Human trafficking is a global issue, as evidenced by this recent protest in London.
Peter Macdiarmid/Getty Images
Human trafficking is a global issue, as evidenced by this recent protest in London.

The Los Angeles County District Attorney says she wants her office to treat minors arrested for sex-related crimes as victims, not criminals.

The DA's office announced Wednesday a new diversion program called First Step aimed at girls and boys ages 12 to 17 years old who are arrested for sex-related crimes such as prostitution. The one-year program would give the minor counseling, medical and social services to steer them away from the street and traffickers.

RELATED: Juvenile courts work to treat teen prostitutes as victims

For those minors that agree to enter the program and complete it, the original charge will be cleared.

“We want to give these children a chance to rebuild their lives,” said L.A. County District Attorney Jackie Lacey.

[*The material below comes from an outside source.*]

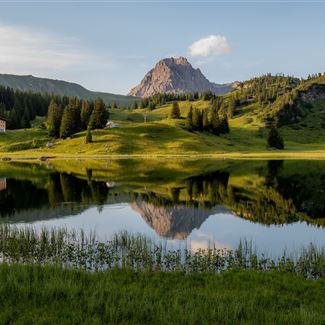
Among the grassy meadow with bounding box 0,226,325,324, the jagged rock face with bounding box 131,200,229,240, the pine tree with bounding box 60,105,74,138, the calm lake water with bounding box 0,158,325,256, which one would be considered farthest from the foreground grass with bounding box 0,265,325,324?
the pine tree with bounding box 60,105,74,138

Between 2000 and 2010, the DA’s office has filed petition against 2,188 juveniles caught soliciting prostitution or loitering for solicitation. 

“We in law enforcement mostly ignored the underlying issues,” Lacey said.

Where to house teens during the program has always been a tricky issue. Often the girls and boys will run away from foster homes back to the trafficker. But placing them in juvenile hall has the feeling of incarceration.

“We believe that we should help these children, not detain them,” Lacey said.

The program will be rolled out in the Sylmar and Compton areas because of the number of arrests there and because the minors arrested actually live in that community.

The minors that agree to participate will be housed in a private, secret shelters much like women's shelters set up for victims of domestic abuse, she said.

“It’s going to be a matter of patience, a matter of counseling and a matter of encouraging that child to remain with us where they will be safe,” Lacey said.

Minors without serious offenses in the background who have cases pending will be eligible to enroll in the First Step diversion program. The DA’s office estimates there are roughly 500 to 1,000 juveniles currently in that situation.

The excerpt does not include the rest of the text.